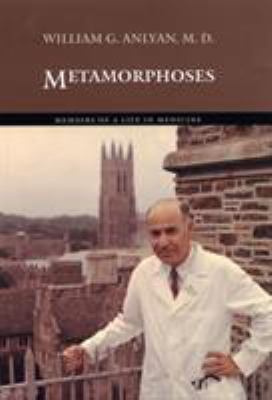 Metamorphoses : Memoirs of a Life in Medicine
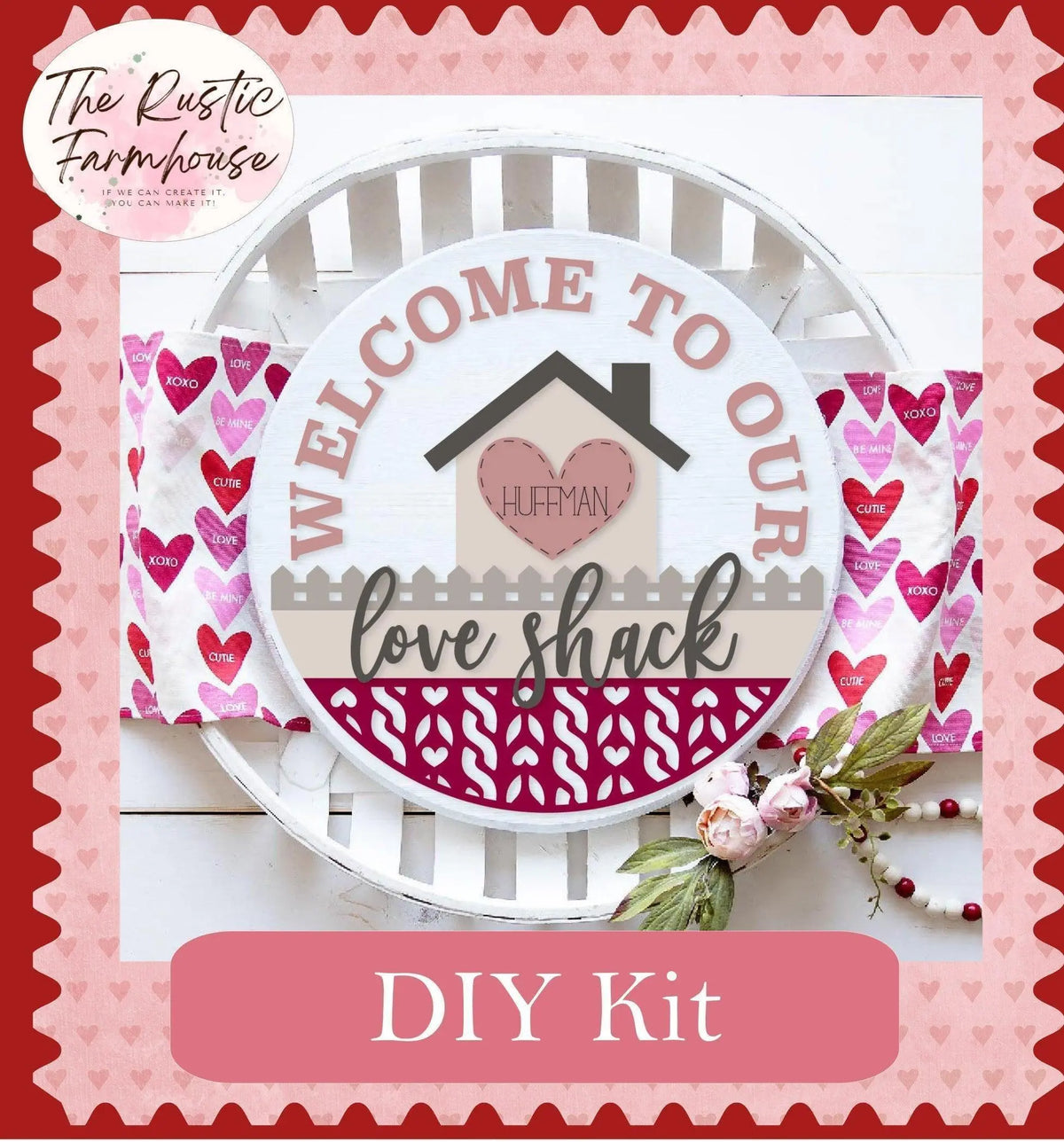 Welcome to our Love Shack Valentines Day Door Hanger DIY - RusticFarmhouseDecor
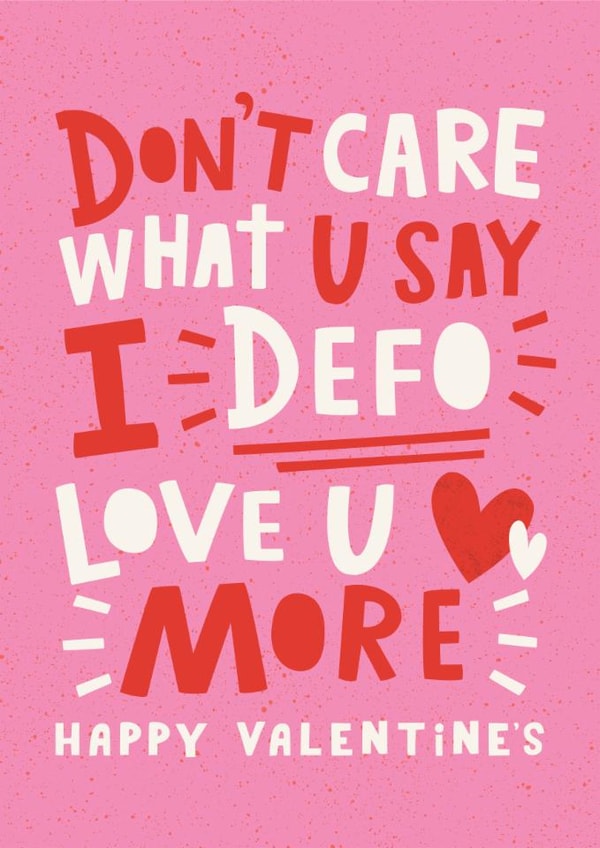 Classic Valentine’s Day Card – Defo Love You More created by Dotty Black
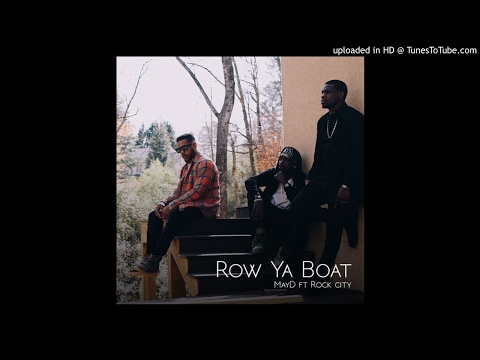 May D ft. Rock City - Row Ya Boat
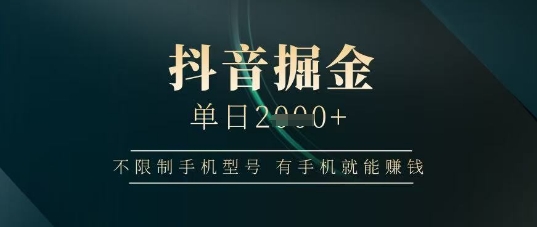 抖音掘金单日收益上千，不限制手机型号，有手机就能挣钱【揭秘】-南风轻创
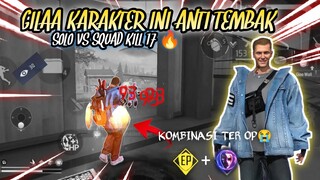 APAKAH INI META BARU? KARAKTER INI KEBAL TEMBAK😭 SOLO VS SQUAD KILL 17!!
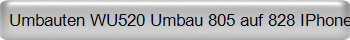 Umbauten WU520 Umbau 805 auf 828 IPhone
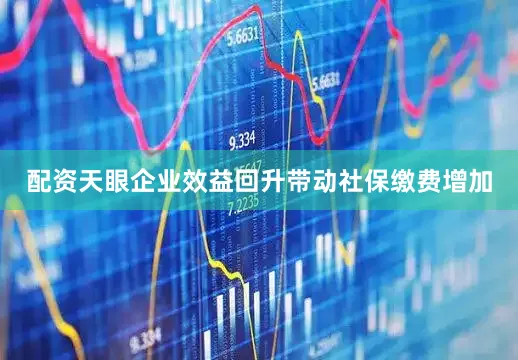 配资天眼企业效益回升带动社保缴费增加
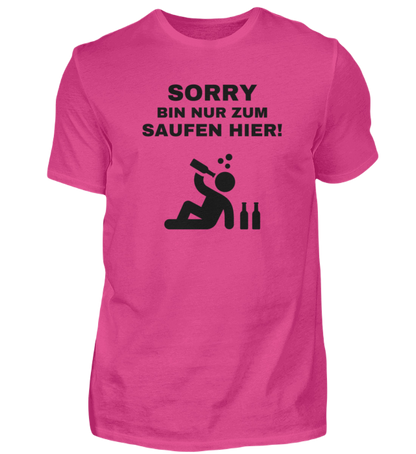 Shirt 'Sorry bin nur zum saufen hier!'
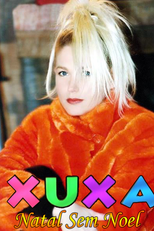 Xuxa Especial: Natal Sem Noel (Xuxa Especial: Natal Sem Noel)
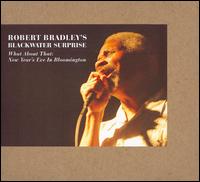 Robert Bradley - What About That: New Year's Eve in Bloomington [live] lyrics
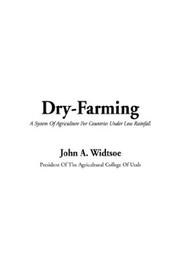 Cover of: Dry-Farming by Widtsoe, John Andreas, Widtsoe, John Andreas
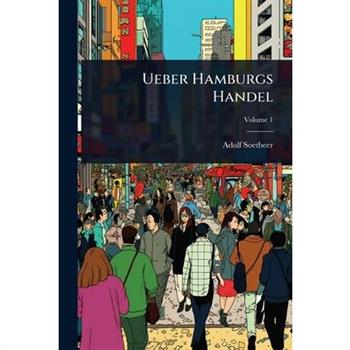 Ueber Hamburgs Handel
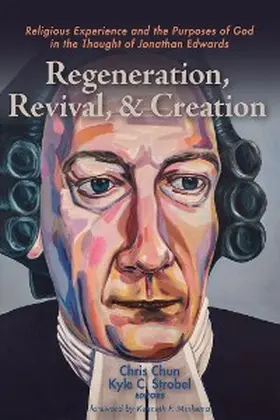 Chun / Strobel |  Regeneration, Revival, and Creation | eBook | Sack Fachmedien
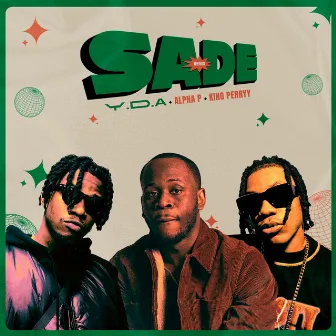 SADE [Remix] by Alpha P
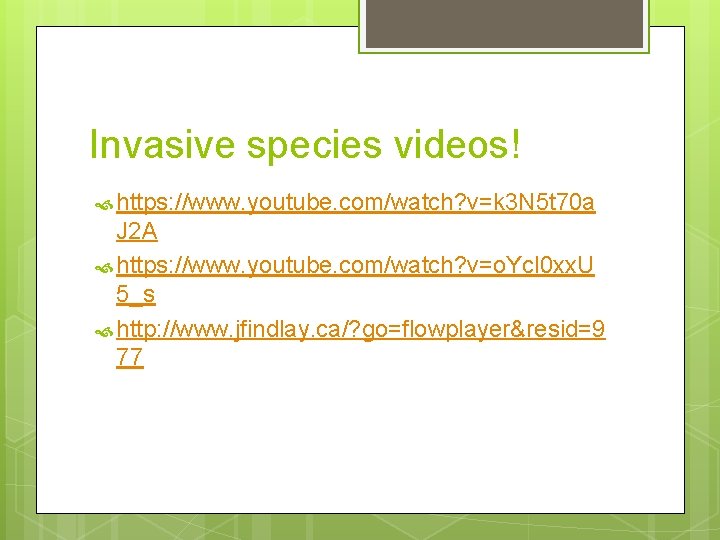 Invasive species videos! https: //www. youtube. com/watch? v=k 3 N 5 t 70 a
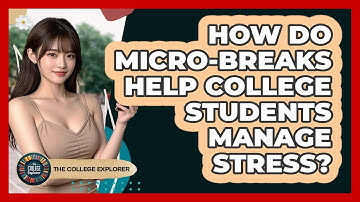 How Do Micro-breaks Help College Students Manage Stress? - The College Explorer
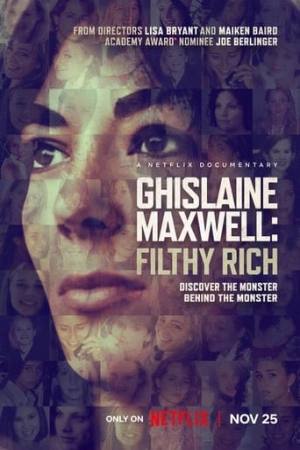 Ghislaine Maxwell Filthy Rich 2022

━━━━━━━━

> [What the exercise asks]: Produce an exact copy of the records above, leaving out the pictures.

> [Expected answer]:
 Metamorphoses : Memoirs of a Life in Medicine
 Welcome to our Love Shack Valentines Day Door Hanger DIY - RusticFarmhouseDecor
 Classic Valentine’s Day Card – Defo Love You More created by Dotty Black
 May D ft. Rock City - Row Ya Boat
 抖音掘金单日收益上千，不限制手机型号，有手机就能挣钱【揭秘】-南风轻创
 APAKAH INI META BARU? KARAKTER INI KEBAL TEMBAK😭 SOLO VS SQUAD KILL 17!!
 Umbauten WU520 Umbau 805 auf 828 IPhone
 配资天眼企业效益回升带动社保缴费增加
 Shirt 'Sorry bin nur zum saufen hier!'
 Xuxa Especial: Natal Sem Noel (Xuxa Especial: Natal Sem Noel)
 Robert Bradley - What About That: New Year's Eve in Bloomington [live] lyrics
 Cover of: Dry-Farming by Widtsoe, John Andreas, Widtsoe, John Andreas
 Ueber Hamburgs Handel
 Chun / Strobel |  Regeneration, Revival, and Creation | eBook | Sack Fachmedien
 SADE [Remix] by Alpha P
 Invasive species videos! https: //www. youtube. com/watch? v=k 3 N 5 t 70 a
 How Do Micro-breaks Help College Students Manage Stress? - The College Explorer
 Ghislaine Maxwell Filthy Rich 2022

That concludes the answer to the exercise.